* Excerpt
╔══
SmartAudio/package/allwinner/libs/libVideoStabilization/IRIDALABS_ViSta.h

/**
 *  @file IRIDALABS_ViSta.hpp
 *  @brief ViStaEIS API header file.
 *  @copyright <b>Copyright (c) 2008-2017 IRIDA LABS</b>. <br/>
 *   All Rights Reserved IRIDA LABS Proprietary <br/><br/>
 *   All ideas, data and information contained in or disclosed by
 *   this document are confidential and proprietary information of
 *   IRIDA LABS and all rights therein are expressly reserved.
 *   By accepting this material the recipient agrees that this material
 *   and the information contained therein are held in confidence and in
 *   trust and will not be used, copied, reproduced in whole or in part,
 *   nor its contents revealed in any manner to others without the express
 *   written permission of IRIDA LABS.
 */

#ifndef __IRIDALABS_VISTA__HEADERFILE__
#define __IRIDALABS_VISTA__HEADERFILE__

// Required includes for the used 'types' of this file.
#include <arm_neon.h>
#include <stdio.h>


// extern "C" {

#ifndef __IRIDALABS__RETINFOTYPE__
	#define __IRIDALABS__RETINFOTYPE__

/** \struct retInfoType
 \brief This structure contains information which is related to 
 error-control.<br/> Most ViSta's API functions are return a pointer to that 
 structure.
 
 \details An example for error checking is given below:<br/>
 <code>
 <br/>retInfoType* retInfo;
 <br/>retInfo = IRIDALABS_ViSta_Initialize(params);
 <br/>if (retInfo->id != 0) {
 <br/>&emsp;printf("Error %i.\n Error Messages:\n%s\n", retInfo->id, 
IRIDALABS_ViSta_Errors());
 <br/>}
 </code>
 
 \var retInfoType::id
 \brief Error id. If no error has been occured then <code>id</code> should be 
always 0. Any other value denotes an <b>error id</b>.
 
 \var int retInfoType::n
 \brief The number of errors recorded from a critical error, back to the API 
function.
 
 \var int retInfoType::ln
 \brief An array that holds the source code lines for error tracking..
*/
	typedef struct retInfoType {
		int id;
		int n;
		int ln[64];
	} retInfoType;
#endif





/** \struct ViStaParamsInitType
\brief This structure contains variables, which are used during ViSta's 
initializaton. These variables can change in different API versions depending 
the application.
╚══
* Data shown
╔══
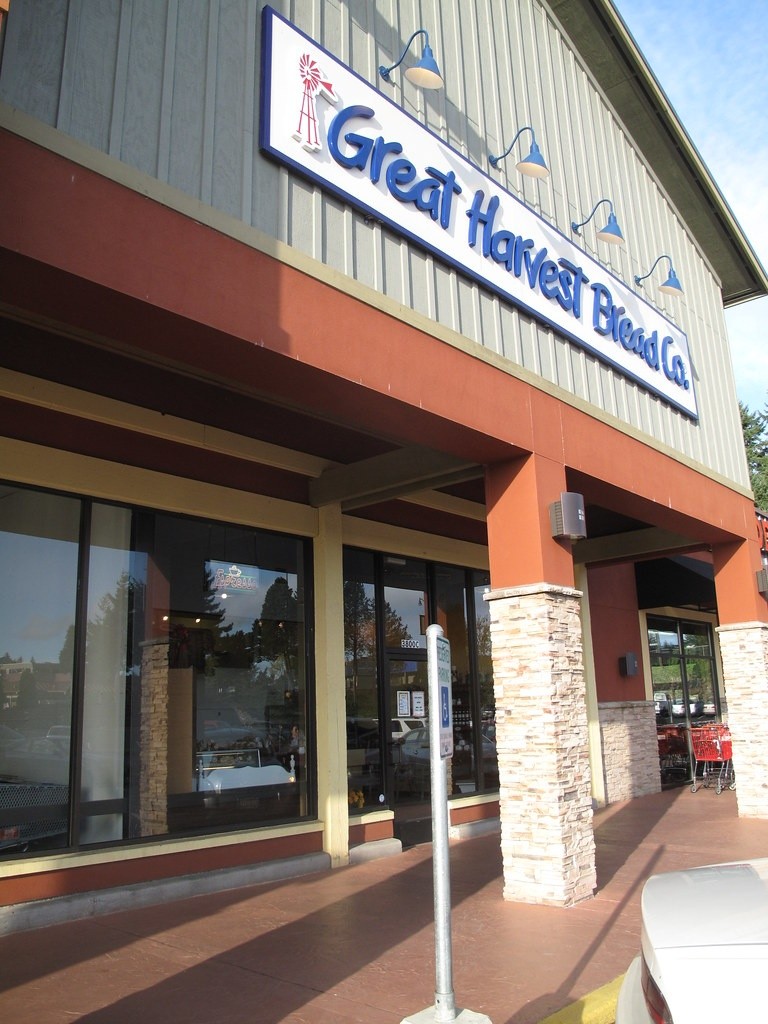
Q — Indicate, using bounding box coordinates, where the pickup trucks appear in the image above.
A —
[654,690,674,718]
╚══
* Exercise prompt
From the header file, list every member declared in the retInfoType structure, giving each member's type.

* Solution to this task
- id: int
- n: int
- ln: int array of 64 elements (int ln[64])